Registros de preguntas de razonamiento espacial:

☆ ☆ ☆

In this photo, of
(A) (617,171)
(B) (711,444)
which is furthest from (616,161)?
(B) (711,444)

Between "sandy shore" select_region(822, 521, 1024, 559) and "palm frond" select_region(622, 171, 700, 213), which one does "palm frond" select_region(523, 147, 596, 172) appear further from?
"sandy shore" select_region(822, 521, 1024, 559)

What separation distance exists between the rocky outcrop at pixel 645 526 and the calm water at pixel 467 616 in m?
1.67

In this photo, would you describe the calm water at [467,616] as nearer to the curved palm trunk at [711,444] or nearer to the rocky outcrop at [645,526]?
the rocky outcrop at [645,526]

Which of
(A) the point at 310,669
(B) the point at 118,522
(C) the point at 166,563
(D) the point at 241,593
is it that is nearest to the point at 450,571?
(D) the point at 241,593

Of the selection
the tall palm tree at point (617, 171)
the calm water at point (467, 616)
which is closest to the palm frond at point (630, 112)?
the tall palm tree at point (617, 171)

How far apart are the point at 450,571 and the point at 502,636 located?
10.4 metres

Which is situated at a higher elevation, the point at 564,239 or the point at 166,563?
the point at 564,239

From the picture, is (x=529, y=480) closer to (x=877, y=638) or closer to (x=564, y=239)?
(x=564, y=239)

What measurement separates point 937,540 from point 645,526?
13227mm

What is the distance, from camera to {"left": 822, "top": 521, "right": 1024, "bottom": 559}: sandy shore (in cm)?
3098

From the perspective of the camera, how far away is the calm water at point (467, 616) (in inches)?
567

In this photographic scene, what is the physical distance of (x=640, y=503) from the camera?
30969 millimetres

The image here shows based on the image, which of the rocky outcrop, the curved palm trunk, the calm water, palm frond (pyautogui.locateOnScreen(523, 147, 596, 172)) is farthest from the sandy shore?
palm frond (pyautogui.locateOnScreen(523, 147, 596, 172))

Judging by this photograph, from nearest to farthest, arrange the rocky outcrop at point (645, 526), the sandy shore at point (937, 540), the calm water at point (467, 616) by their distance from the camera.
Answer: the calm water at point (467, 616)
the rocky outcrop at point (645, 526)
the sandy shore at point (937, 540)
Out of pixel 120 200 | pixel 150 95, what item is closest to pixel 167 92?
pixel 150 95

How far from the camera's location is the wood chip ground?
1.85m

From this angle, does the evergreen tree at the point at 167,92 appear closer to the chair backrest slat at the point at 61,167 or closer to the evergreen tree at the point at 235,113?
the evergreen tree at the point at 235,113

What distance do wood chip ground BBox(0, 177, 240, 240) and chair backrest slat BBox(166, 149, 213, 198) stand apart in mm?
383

☆ ☆ ☆

Detalles de la tarea:
¿Puedes extraer, sin alterar nada, todas las líneas de los registros anteriores?

Solución de la tarea:
In this photo, of
(A) (617,171)
(B) (711,444)
which is furthest from (616,161)?
(B) (711,444)

Between "sandy shore" select_region(822, 521, 1024, 559) and "palm frond" select_region(622, 171, 700, 213), which one does "palm frond" select_region(523, 147, 596, 172) appear further from?
"sandy shore" select_region(822, 521, 1024, 559)

What separation distance exists between the rocky outcrop at pixel 645 526 and the calm water at pixel 467 616 in m?
1.67

In this photo, would you describe the calm water at [467,616] as nearer to the curved palm trunk at [711,444] or nearer to the rocky outcrop at [645,526]?
the rocky outcrop at [645,526]

Which of
(A) the point at 310,669
(B) the point at 118,522
(C) the point at 166,563
(D) the point at 241,593
is it that is nearest to the point at 450,571?
(D) the point at 241,593

Of the selection
the tall palm tree at point (617, 171)
the calm water at point (467, 616)
which is closest to the palm frond at point (630, 112)?
the tall palm tree at point (617, 171)

How far apart are the point at 450,571 and the point at 502,636 located?
10.4 metres

Which is situated at a higher elevation, the point at 564,239 or the point at 166,563?
the point at 564,239

From the picture, is (x=529, y=480) closer to (x=877, y=638) or closer to (x=564, y=239)?
(x=564, y=239)

What measurement separates point 937,540 from point 645,526?
13227mm

What is the distance, from camera to {"left": 822, "top": 521, "right": 1024, "bottom": 559}: sandy shore (in cm)?
3098

From the perspective of the camera, how far away is the calm water at point (467, 616) (in inches)?
567

In this photographic scene, what is the physical distance of (x=640, y=503) from the camera?
30969 millimetres

The image here shows based on the image, which of the rocky outcrop, the curved palm trunk, the calm water, palm frond (pyautogui.locateOnScreen(523, 147, 596, 172)) is farthest from the sandy shore?
palm frond (pyautogui.locateOnScreen(523, 147, 596, 172))

Judging by this photograph, from nearest to farthest, arrange the rocky outcrop at point (645, 526), the sandy shore at point (937, 540), the calm water at point (467, 616) by their distance from the camera.
Answer: the calm water at point (467, 616)
the rocky outcrop at point (645, 526)
the sandy shore at point (937, 540)
Out of pixel 120 200 | pixel 150 95, what item is closest to pixel 167 92?
pixel 150 95

How far from the camera's location is the wood chip ground?
1.85m

From this angle, does the evergreen tree at the point at 167,92 appear closer to the chair backrest slat at the point at 61,167 or closer to the evergreen tree at the point at 235,113?
the evergreen tree at the point at 235,113

What distance do wood chip ground BBox(0, 177, 240, 240) and chair backrest slat BBox(166, 149, 213, 198) stand apart in mm?
383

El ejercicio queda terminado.